Козима, грозно взглянув на Рубинштейна, спросила отца, национальна ли русская музыка, и сказала, что настоящее искусство всегда тесно связано с народным духом и с народной почвой. Она умела высказывать высочайше утвержденные Вагнером мысли необыкновенно внушительным и даже вызывающим тоном. Лист ответил, что русское искусство вполне национально. Он избегал споров с Козимой, которую шутливо и ласково называл «моя страшная дочь»; было не совсем ясно, что означает его эпитет. «Дочь никак не в отца», — подумал коммерциенрат. Он недолюбливал Козиму и, как католик, считал ее вероотступницей: Козима перешла в лютеранство. «Отец — венгр, мать — француженка, а она сама — воплощение немецкого национального духа…»
Когда обед кончился, все перешли в большую роскошную гостиную. Там были картины, фрески, пальмы, диваны и кресла в чехлах, огромный рояль под покрывалом. Стояли раскрытые карточные столики: Лист не ложился спать без партии виста. Однако, гости понимали, что карты будут позднее. Все надеялись, что аббат согласится играть. Лист нередко играл в обществе, если удавалось его раззадорить или если его просили красивые женщины. У Майстера лицо стало тревожным, даже робким.
— Фатер, — сказал он, придавая своим словам шутливость даже обращением. Разница в летах между ними была очень незначительна, и они называли друг друга по имени, часто с нежными эпитетами, вроде «дорогой», «дражайший», — иногда даже «Einzigster», что было совершенно верно: оба были, без сомнения, «единственные», — Фатер, с тех пор, как мы расстались, я кое-что набросал… Да, да, из «Парсифаля». Хочешь послушать? Рубинштейн нам сыграет.
Иосиф Рубинштейн запротестовал: Майстер просто не подумал о том, что говорит! (взгляд Козимы стал очень строгим): какой пианист посмеет прикоснуться к клавишам в присутствии Франца Листа! Седая дама одобрительно кивнула головой. Действительно, все старые музыканты и ценители сходились на том, что никто никогда не играл так, как Лист. Сам Антон Рубинштейн признавал это. Он часто повторял, что не заслуживает чести быть сравниваемым с Листом, падал в обществе перед ним на колени и тоже, по ритуалу, как все пианисты, говорил, что не посмеет сесть за рояль в его присутствии, — после чего обычно садился и играл с аббатом в четыре руки.

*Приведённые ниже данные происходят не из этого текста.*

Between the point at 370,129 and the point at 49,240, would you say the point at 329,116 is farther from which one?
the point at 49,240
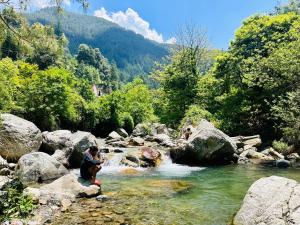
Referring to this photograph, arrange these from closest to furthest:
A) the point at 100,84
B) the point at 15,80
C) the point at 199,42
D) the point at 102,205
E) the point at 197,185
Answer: the point at 102,205
the point at 197,185
the point at 15,80
the point at 199,42
the point at 100,84

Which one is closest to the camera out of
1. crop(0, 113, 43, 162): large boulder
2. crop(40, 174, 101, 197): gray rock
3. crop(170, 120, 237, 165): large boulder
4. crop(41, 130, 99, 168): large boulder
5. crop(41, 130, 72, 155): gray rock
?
crop(40, 174, 101, 197): gray rock

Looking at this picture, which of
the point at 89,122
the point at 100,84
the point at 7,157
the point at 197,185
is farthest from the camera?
the point at 100,84

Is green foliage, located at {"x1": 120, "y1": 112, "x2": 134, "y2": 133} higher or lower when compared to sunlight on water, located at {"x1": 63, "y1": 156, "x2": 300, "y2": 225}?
higher

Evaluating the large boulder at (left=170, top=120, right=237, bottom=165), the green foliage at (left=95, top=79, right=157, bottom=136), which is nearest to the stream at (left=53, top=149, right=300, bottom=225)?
the large boulder at (left=170, top=120, right=237, bottom=165)

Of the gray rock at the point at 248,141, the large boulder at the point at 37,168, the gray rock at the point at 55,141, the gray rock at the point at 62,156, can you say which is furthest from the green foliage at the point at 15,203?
the gray rock at the point at 248,141

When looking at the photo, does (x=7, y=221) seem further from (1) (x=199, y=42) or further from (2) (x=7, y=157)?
(1) (x=199, y=42)

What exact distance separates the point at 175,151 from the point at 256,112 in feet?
38.3

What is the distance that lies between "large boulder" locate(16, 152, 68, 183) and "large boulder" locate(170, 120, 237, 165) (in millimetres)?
9009

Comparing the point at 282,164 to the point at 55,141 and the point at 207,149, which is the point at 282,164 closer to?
the point at 207,149

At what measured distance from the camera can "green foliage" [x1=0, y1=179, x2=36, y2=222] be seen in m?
9.73

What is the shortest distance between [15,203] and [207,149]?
1387cm

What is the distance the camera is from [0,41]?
28.7ft

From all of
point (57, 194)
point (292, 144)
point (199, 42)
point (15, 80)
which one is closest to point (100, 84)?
Result: point (199, 42)

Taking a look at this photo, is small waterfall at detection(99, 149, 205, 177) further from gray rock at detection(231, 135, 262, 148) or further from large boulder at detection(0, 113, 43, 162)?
gray rock at detection(231, 135, 262, 148)
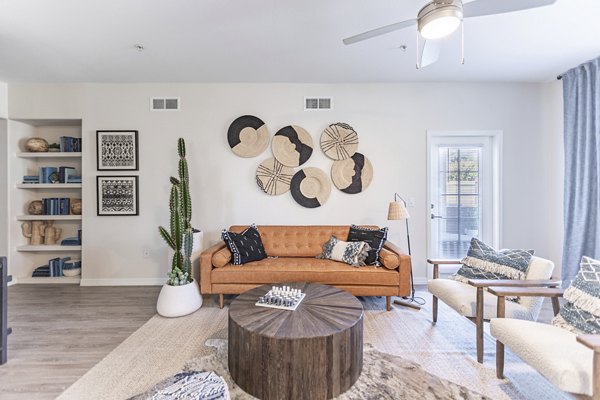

По своему обыкновению, Лист отказывался: говорил, что слишком стар, что больше играть не умеет. Гости смеялись. Седая дама с той же милой улыбкой сказала, что, по слухам, господин аббат все же играет на рояле. Говорят, будто в его кабинете стоят два музыкальных инструмента, — притом довольно известные: один принадлежал Моцарту, а другой Бетховену. Говорят даже, что рояль господина аббата — последний, к которому прикасались руки великого автора Девятой симфонии.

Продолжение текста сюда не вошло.